> Document:
• • •

In the last 2 lectures of linear algebra we have talked about linear mappings and other stuff, but I missed actually the last one and I am quite in bad situation.

What matrix transforms $\left(\begin{matrix} 1 \\ 0\end{matrix}\right)$ into $\left(\begin{matrix} 2 \\ 6\end{matrix}\right)$ and tranforms $\left(\begin{matrix} 0 \\ 1\end{matrix}\right)$ into $\left(\begin{matrix} 4 \\ 8\end{matrix}\right)$?

I think I understood what I need to find: a matrix that multiplies our initial matrix formed by our initial vectors $$\left(\begin{matrix} 1 & 0 \\ 0 & 1\end{matrix}\right)$$

and the resulting matrix is: $$\left(\begin{matrix} 2 & 6 \\ 4 & 8\end{matrix}\right)$$

Am I right?

• • •

> Given records:

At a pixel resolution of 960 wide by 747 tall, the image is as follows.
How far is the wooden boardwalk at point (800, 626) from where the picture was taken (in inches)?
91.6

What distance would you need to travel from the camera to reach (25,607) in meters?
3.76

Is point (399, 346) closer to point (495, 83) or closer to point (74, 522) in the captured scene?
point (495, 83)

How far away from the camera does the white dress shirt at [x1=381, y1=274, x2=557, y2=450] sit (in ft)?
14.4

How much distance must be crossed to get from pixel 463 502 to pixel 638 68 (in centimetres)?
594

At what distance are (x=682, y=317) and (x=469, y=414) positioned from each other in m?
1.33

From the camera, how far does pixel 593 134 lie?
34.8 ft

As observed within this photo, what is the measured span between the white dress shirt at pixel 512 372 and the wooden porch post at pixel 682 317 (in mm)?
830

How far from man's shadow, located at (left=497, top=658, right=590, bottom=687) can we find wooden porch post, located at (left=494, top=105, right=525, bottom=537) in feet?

• • •

> Task set:
(a) Return the passage of the linear algebra post that begins at the words "In the last" and stops after "in bad situation.".
(b) In the linear algebra post, list every column vector that appears in the question about what matrix performs the transformation, in the order given.

> The solutions:
(a)
In the last 2 lectures of linear algebra we have talked about linear mappings and other stuff, but I missed actually the last one and I am quite in bad situation.

(b)
(1, 0)
(2, 6)
(0, 1)
(4, 8)